▶ _INSTRUCTIONS TO FOLLOW_
Please copy the lines below word for word, beginning with the line that contains "How far is (302,541)" and continuing through the line that contains "4. [312,543]".

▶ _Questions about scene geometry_
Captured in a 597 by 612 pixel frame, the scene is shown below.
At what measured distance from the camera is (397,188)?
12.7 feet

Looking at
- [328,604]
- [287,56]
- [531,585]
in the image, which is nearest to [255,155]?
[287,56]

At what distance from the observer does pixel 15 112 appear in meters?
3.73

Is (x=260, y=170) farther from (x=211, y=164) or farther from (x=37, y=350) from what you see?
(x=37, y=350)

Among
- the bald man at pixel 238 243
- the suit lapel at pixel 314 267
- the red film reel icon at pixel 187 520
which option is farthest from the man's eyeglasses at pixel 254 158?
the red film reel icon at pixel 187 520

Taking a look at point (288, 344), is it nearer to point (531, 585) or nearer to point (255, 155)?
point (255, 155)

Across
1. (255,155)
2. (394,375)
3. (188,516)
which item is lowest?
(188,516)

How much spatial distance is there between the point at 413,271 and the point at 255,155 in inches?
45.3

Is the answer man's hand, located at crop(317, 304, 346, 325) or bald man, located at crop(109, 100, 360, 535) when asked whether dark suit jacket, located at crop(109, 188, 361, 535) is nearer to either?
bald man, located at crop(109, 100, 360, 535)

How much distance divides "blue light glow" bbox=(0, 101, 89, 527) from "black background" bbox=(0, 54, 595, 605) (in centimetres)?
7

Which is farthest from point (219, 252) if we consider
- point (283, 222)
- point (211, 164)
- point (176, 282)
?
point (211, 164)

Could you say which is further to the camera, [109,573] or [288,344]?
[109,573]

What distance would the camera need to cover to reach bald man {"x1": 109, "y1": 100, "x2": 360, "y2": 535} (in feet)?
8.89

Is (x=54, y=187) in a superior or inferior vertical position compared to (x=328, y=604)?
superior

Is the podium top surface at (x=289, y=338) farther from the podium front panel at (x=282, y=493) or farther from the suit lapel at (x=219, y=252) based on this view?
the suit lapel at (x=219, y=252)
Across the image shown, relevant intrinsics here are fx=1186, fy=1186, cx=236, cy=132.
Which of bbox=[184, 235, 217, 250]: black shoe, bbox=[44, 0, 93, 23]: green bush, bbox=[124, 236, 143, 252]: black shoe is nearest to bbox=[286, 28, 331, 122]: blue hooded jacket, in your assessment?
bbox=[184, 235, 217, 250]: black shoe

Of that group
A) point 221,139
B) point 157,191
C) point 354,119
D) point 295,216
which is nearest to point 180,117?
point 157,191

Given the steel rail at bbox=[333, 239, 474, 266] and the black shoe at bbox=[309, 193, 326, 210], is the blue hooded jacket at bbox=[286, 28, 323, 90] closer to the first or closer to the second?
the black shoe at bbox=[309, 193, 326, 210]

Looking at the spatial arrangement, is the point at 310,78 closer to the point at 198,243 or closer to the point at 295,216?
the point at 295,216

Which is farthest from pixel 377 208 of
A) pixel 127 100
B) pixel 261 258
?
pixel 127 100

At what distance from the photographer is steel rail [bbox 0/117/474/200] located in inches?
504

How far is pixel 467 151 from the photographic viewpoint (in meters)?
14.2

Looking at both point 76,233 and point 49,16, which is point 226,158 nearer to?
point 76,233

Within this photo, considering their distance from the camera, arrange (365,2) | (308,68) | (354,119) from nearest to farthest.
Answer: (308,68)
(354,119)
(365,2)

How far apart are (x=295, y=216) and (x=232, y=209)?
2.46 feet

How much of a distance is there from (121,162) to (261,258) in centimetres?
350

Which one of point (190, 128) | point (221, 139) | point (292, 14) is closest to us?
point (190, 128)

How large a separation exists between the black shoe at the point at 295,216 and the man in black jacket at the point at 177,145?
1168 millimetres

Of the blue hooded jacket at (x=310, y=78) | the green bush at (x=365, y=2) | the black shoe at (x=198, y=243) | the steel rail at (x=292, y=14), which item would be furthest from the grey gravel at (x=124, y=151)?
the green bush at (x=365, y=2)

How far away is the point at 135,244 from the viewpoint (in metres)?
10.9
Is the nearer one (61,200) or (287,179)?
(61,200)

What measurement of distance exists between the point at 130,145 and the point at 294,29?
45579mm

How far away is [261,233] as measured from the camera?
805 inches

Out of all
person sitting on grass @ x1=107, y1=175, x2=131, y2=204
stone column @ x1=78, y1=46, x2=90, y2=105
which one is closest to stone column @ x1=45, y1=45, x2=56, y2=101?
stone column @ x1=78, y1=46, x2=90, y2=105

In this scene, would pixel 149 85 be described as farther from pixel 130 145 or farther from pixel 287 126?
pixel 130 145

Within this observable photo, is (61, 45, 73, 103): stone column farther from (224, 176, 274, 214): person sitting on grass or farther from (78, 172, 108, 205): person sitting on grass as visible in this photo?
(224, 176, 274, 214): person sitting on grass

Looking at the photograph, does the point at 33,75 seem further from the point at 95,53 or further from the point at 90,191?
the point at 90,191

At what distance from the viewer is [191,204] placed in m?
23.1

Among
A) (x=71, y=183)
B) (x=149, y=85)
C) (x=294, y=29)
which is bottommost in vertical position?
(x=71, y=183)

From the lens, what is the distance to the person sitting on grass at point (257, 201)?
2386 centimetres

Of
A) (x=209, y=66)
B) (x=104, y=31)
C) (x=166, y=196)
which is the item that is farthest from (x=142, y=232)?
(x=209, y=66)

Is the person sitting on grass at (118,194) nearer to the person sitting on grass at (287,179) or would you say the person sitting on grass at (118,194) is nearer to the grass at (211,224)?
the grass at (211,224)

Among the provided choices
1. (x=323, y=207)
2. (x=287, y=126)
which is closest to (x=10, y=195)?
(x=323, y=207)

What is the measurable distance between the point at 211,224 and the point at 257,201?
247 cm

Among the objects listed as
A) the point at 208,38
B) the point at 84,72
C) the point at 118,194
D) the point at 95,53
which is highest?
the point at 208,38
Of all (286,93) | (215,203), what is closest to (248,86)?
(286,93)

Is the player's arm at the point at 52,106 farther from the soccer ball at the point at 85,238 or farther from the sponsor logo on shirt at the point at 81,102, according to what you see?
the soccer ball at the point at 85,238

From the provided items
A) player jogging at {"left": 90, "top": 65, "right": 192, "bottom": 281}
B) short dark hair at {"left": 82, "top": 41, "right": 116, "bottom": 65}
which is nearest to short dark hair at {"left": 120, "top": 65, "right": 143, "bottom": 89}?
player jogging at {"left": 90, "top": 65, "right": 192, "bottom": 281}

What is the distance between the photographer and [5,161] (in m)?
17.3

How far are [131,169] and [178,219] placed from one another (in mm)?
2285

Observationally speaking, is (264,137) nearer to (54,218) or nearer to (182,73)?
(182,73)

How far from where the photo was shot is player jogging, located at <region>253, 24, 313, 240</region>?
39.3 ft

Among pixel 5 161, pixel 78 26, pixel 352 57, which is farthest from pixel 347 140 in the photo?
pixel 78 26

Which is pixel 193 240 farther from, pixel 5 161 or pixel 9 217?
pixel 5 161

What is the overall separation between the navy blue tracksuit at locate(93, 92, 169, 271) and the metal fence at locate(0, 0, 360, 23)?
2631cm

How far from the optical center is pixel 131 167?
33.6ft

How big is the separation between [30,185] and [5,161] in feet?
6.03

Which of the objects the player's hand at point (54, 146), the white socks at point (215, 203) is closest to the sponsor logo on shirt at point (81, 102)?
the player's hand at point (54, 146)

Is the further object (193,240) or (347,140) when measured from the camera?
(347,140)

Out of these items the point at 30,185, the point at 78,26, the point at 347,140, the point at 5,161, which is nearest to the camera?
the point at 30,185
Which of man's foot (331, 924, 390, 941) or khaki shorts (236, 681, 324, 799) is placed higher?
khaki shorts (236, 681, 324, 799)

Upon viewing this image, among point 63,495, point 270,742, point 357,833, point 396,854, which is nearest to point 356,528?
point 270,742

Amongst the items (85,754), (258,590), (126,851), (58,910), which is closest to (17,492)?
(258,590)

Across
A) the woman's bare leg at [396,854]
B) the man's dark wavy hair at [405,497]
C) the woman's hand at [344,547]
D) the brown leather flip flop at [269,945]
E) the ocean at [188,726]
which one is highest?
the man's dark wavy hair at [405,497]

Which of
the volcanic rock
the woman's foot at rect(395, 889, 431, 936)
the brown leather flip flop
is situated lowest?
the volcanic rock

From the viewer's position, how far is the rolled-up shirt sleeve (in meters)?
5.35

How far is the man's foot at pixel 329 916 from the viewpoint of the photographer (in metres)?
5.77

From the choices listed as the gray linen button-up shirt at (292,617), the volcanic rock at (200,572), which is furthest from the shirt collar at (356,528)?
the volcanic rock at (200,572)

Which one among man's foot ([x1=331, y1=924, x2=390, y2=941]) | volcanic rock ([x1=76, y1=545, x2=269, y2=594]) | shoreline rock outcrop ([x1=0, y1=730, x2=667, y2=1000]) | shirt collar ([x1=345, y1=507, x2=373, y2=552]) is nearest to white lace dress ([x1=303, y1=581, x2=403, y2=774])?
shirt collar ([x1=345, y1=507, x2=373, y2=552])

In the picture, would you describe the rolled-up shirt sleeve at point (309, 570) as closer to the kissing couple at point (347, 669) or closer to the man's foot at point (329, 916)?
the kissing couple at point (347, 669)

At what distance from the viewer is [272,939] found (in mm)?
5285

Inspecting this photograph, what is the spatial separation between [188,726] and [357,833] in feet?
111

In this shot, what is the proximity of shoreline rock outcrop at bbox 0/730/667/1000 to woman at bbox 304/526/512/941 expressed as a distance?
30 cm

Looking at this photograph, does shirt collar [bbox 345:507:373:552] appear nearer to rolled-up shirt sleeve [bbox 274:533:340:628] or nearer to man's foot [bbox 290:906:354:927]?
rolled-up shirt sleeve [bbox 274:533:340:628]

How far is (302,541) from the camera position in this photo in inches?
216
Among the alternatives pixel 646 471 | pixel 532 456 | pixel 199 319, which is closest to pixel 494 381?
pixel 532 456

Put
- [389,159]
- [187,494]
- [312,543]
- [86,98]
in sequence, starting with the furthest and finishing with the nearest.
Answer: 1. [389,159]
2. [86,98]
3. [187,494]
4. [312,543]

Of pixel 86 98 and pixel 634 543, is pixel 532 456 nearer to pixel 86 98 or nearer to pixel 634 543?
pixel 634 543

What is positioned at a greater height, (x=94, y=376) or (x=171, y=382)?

▶ _FINAL RESULT_
How far is (302,541) from the camera position in this photo in inches?
216
Among the alternatives pixel 646 471 | pixel 532 456 | pixel 199 319, which is closest to pixel 494 381?
pixel 532 456

Put
- [389,159]
- [187,494]
- [312,543]
- [86,98]
in sequence, starting with the furthest and finishing with the nearest.
Answer: 1. [389,159]
2. [86,98]
3. [187,494]
4. [312,543]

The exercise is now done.